→ Job
Convert the material below into a JSON list of strings, one string per line and no blank lines. Begin with the line containing "Looking at the photo shown, which among" and continue through the line containing "1498 inches", including both of those lines.

──────── Source material

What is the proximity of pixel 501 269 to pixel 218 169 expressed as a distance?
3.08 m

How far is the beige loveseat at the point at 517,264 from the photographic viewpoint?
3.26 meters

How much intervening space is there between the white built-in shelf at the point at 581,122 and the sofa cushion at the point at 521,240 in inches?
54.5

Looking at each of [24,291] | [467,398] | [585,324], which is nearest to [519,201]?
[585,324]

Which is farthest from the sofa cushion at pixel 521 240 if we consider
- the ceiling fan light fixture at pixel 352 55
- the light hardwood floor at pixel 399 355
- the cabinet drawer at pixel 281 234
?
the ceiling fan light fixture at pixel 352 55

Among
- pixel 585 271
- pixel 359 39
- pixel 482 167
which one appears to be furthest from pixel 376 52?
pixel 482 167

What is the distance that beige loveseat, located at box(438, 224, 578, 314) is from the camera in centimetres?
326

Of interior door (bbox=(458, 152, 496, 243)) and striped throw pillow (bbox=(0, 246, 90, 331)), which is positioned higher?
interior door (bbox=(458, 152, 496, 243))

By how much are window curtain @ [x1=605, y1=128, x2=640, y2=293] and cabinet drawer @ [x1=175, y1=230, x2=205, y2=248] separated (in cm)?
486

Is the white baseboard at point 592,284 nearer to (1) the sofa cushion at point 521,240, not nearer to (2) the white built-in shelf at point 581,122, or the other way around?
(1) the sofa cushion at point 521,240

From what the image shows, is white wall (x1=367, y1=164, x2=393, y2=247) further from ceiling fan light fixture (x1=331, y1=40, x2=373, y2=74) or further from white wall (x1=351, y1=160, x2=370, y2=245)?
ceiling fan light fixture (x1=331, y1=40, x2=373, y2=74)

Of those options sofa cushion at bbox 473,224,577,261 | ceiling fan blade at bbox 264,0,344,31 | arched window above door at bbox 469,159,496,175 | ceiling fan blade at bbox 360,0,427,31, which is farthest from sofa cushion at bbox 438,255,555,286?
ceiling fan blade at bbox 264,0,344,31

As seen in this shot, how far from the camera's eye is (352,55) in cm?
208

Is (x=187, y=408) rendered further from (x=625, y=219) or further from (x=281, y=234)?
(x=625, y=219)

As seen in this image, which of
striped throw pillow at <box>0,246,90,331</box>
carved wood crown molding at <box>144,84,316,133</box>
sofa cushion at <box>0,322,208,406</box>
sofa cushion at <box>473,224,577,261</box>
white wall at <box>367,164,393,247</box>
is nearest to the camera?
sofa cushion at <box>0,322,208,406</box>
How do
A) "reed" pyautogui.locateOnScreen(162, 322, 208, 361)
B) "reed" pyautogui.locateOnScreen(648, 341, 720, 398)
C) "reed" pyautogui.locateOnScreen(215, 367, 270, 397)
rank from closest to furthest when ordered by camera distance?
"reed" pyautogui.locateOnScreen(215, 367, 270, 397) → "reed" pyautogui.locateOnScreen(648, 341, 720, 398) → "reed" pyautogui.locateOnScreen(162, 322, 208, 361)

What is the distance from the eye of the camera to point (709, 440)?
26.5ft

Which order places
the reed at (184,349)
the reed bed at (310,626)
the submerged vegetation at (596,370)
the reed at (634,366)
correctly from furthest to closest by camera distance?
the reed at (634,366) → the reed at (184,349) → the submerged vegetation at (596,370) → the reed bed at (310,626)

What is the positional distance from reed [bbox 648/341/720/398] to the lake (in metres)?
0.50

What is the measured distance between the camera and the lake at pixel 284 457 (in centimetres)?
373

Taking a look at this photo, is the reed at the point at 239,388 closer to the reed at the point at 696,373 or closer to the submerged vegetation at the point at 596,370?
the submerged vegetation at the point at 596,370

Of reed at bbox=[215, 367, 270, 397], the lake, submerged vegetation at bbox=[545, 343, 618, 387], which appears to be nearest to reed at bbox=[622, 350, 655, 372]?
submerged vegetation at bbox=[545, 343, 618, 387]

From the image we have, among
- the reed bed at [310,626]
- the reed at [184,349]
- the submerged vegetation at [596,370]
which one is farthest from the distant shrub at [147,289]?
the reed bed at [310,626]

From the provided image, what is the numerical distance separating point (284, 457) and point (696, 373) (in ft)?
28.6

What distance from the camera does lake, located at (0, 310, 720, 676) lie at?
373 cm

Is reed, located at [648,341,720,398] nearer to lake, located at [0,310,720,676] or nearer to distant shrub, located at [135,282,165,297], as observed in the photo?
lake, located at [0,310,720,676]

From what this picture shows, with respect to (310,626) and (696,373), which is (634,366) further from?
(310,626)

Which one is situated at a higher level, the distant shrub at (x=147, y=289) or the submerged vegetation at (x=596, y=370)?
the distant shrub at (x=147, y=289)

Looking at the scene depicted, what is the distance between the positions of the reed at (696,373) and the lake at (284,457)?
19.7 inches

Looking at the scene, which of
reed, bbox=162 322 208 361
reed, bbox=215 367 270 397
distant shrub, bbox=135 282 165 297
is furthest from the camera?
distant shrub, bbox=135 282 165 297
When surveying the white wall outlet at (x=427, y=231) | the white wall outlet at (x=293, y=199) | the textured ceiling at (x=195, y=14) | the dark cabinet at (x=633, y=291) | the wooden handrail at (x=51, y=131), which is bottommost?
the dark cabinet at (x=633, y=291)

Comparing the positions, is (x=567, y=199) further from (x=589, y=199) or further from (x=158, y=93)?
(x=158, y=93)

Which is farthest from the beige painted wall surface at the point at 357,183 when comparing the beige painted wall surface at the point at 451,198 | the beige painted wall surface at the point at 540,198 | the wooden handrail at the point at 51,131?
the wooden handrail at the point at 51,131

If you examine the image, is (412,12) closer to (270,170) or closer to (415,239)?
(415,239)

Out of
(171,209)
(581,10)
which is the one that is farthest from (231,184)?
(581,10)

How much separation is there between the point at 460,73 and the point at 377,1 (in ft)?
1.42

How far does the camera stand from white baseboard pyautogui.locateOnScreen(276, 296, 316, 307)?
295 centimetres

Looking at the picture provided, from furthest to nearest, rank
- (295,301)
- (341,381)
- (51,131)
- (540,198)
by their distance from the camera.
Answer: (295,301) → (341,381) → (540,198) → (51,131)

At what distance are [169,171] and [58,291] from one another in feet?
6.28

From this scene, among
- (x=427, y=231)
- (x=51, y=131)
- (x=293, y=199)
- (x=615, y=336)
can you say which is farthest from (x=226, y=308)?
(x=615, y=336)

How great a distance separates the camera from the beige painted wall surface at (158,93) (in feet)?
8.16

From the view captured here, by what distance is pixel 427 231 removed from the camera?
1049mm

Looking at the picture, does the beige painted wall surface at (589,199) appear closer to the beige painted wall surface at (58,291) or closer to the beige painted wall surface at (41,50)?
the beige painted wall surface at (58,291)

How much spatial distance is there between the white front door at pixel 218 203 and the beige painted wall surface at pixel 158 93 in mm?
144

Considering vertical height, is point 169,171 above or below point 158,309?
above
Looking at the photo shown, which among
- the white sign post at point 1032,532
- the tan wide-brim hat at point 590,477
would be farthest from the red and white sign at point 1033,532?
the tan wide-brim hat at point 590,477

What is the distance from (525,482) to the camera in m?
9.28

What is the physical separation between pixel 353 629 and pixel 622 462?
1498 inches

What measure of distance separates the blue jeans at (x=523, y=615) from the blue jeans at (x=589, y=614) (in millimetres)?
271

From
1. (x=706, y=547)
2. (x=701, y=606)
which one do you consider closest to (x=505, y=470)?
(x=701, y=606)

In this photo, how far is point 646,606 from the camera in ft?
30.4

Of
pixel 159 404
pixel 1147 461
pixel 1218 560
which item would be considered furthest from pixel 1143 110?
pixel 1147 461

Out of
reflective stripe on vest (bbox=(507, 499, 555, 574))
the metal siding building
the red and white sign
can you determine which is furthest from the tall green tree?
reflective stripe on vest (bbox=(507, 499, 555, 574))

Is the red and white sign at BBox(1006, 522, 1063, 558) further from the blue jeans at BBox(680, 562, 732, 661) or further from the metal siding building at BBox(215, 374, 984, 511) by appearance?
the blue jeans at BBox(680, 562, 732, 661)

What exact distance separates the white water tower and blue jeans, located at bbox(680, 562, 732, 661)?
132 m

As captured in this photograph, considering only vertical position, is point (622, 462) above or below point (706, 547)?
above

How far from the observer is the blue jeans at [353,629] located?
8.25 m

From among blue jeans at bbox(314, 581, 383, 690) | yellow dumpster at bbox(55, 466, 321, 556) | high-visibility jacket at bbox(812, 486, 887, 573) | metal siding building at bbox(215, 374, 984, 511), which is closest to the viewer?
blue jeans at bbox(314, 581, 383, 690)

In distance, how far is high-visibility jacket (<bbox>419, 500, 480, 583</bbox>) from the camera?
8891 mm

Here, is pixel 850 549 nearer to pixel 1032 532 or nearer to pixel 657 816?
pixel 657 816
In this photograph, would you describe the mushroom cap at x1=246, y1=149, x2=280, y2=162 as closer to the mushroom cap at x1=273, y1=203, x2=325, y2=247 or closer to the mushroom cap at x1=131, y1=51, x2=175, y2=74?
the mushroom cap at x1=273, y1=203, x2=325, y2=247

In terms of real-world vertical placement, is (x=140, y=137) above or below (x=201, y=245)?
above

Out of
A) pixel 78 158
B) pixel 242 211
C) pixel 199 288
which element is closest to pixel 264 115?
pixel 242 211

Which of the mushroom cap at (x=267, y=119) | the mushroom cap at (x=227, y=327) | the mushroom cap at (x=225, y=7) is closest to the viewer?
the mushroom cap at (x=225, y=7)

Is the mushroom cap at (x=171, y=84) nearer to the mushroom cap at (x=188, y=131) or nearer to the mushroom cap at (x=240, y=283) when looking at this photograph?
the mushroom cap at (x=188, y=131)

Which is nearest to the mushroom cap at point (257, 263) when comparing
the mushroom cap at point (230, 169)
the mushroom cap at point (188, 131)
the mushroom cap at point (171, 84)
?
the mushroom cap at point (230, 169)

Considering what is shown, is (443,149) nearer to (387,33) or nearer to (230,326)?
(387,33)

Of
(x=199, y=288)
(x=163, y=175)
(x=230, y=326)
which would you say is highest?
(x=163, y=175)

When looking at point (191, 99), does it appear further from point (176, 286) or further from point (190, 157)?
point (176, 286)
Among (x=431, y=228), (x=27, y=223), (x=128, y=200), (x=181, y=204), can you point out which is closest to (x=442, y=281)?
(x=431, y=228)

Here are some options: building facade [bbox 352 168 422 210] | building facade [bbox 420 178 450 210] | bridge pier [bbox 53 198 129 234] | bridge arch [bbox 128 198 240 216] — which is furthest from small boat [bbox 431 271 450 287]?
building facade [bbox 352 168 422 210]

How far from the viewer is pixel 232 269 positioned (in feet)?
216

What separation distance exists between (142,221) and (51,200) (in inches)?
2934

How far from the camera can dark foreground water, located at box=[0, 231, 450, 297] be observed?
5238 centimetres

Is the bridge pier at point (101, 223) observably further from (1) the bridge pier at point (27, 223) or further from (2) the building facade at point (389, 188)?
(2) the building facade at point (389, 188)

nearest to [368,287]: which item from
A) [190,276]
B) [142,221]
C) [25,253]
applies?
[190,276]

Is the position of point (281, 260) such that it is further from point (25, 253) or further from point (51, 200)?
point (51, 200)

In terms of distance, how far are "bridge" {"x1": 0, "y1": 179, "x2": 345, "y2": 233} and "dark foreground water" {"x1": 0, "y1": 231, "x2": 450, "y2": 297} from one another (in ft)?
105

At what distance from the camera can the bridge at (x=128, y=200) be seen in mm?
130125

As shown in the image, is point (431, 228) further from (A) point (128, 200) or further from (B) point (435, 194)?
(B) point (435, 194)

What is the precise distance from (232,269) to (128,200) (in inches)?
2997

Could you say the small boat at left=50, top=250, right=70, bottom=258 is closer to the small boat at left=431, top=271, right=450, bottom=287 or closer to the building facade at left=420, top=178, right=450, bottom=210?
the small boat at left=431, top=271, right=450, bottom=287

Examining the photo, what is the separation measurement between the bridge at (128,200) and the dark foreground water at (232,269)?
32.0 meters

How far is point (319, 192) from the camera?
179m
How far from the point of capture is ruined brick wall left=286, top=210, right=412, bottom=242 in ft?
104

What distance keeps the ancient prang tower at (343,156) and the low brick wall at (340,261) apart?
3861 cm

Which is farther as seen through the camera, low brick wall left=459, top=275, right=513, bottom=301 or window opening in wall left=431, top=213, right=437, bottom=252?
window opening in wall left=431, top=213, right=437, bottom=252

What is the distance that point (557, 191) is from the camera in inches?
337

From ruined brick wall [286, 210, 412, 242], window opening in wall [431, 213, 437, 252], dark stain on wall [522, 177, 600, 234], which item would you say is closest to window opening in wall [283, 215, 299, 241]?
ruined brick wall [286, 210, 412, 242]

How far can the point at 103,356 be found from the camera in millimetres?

────────────────

→ Result of the task
[
  "Looking at the photo shown, which among",
  "- the white sign post at point 1032,532",
  "- the tan wide-brim hat at point 590,477",
  "would be farthest from the red and white sign at point 1033,532?",
  "the tan wide-brim hat at point 590,477",
  "What is the distance from (525,482) to the camera in m?",
  "9.28",
  "What is the physical separation between pixel 353 629 and pixel 622 462?",
  "1498 inches"
]